* **Text passage**:
⁂

However it certainly DOES give you ideas about what to write next.
Provide relevant information: Perhaps contribute to a thread somewhere telling people about some of the great things you learnt with a particular product on your last project.
Teach: Show you really know what you are talking about. Share some knowledge in an authoritative way on how you do your job.
Start a conversation: Perhaps on a LinkedIn group or your Facebook business page.
Inspire: others to do better. This could be on a forum or your could write something.
I’ve posted the same question and a link to this (evolving) article on LinkedIn. You can take the question literally if you wish. As a reward I will link back to you from this page for any noteworthy (good or bad!) answers that I might paraphrase for the sake of brevity. The more ‘sensibly’ creative your answer the more likely I will include you and your answer. Go create.
Designcouncil.org.uk describes interior design as “Interior design isn’t just about home decoration. It is concerned with creating functional and beautiful to look at interior spaces in all sorts of places including houses, public buildings and commercial properties such as shops, restaurants, leisure venues and offices. Interior design can also be applied to temporary environments, whether that’s pop-up shops that are in existence for just a few months at a time, or show homes and exhibition stands that may simply last days. Anything that has an interior can be designed, redesigned or refurbished.”

⁂

* **Data block**:
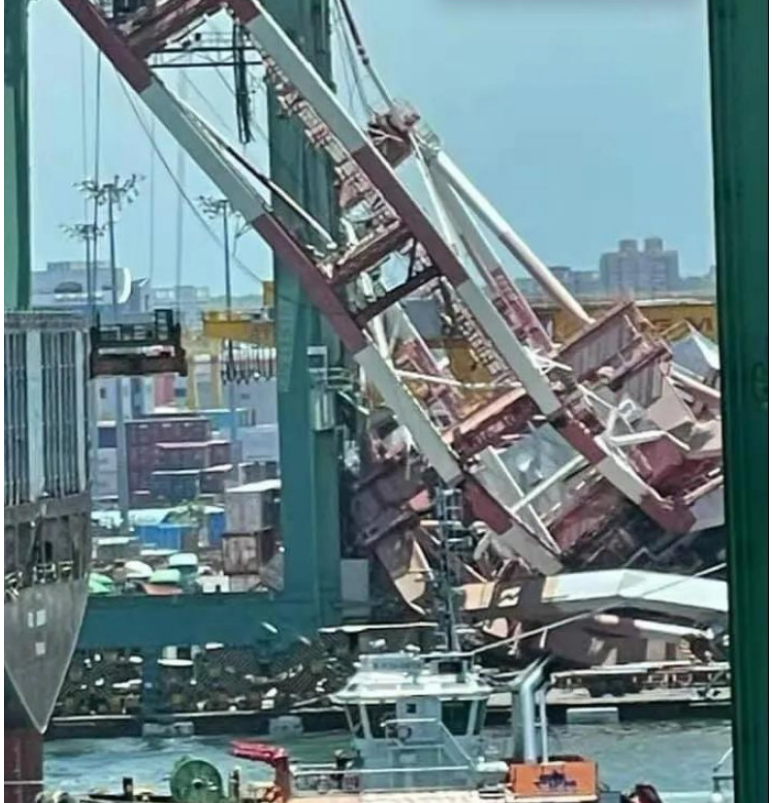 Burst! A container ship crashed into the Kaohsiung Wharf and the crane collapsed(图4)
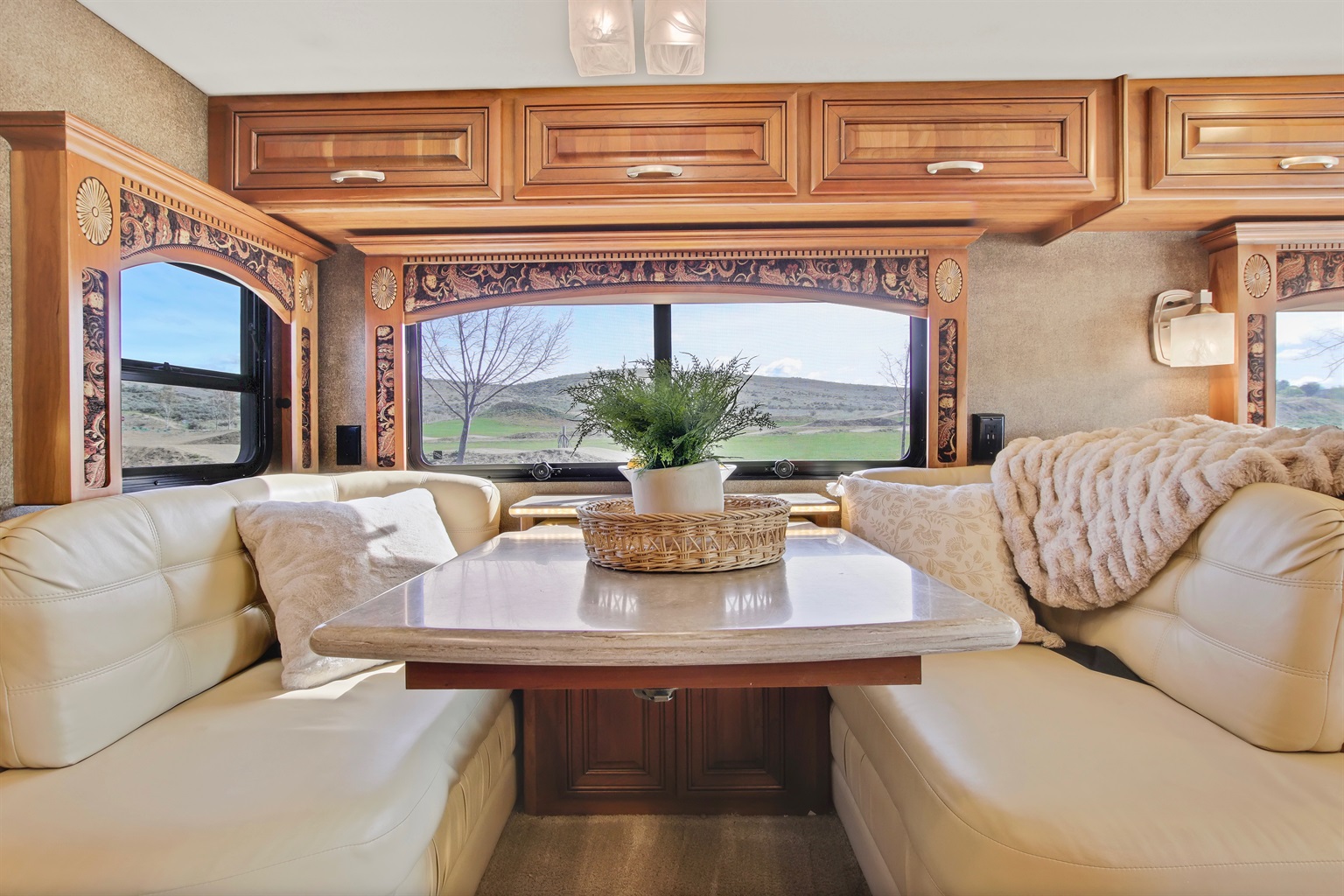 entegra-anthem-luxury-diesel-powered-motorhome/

⁂

* **Task instructions**:
1. Set down the article excerpt on writing ideas and interior design word for word, from "I’ve posted the" up to and including "answer. Go create.".
2. Using the article excerpt on writing ideas and interior design, not the listing, name every kind of commercial property given as an example.
3. Continue the article excerpt on writing ideas and interior design from the point where it stops.

* **Answers for this exercise**:
1.
I’ve posted the same question and a link to this (evolving) article on LinkedIn. You can take the question literally if you wish. As a reward I will link back to you from this page for any noteworthy (good or bad!) answers that I might paraphrase for the sake of brevity. The more ‘sensibly’ creative your answer the more likely I will include you and your answer. Go create.

2. shops, restaurants, leisure venues, offices

3.
Whereas Wikipedia suggests: “… a group of various yet related projects that involve turning an interior space into an ‘effective setting for the range of human activities’ that are to take place there”
Rebecca at RHA Interiors: “[if all else]…fails I always go for the football analogy, ‘why choose red over blue?’”
Terry Maurer makes interesting comments noting that kids are increasingly influencers in the interior design purchasing and commissioning process in families.
Mark Randall at 1901 Design would ask the boy to learn what interior design means by “doing” And the boy would be asked to create his perfect den. Sharon Kaper suggests a similar “show-and-tell” approach.
Mike Major suggests it should be no different to explaining it to a potential client.
Many Interior Designers have Pinterest accounts and quite a few of us use them. Here are my thoughts on whether or not interior designers should use Pinterest and HOW they should best use Pinterest.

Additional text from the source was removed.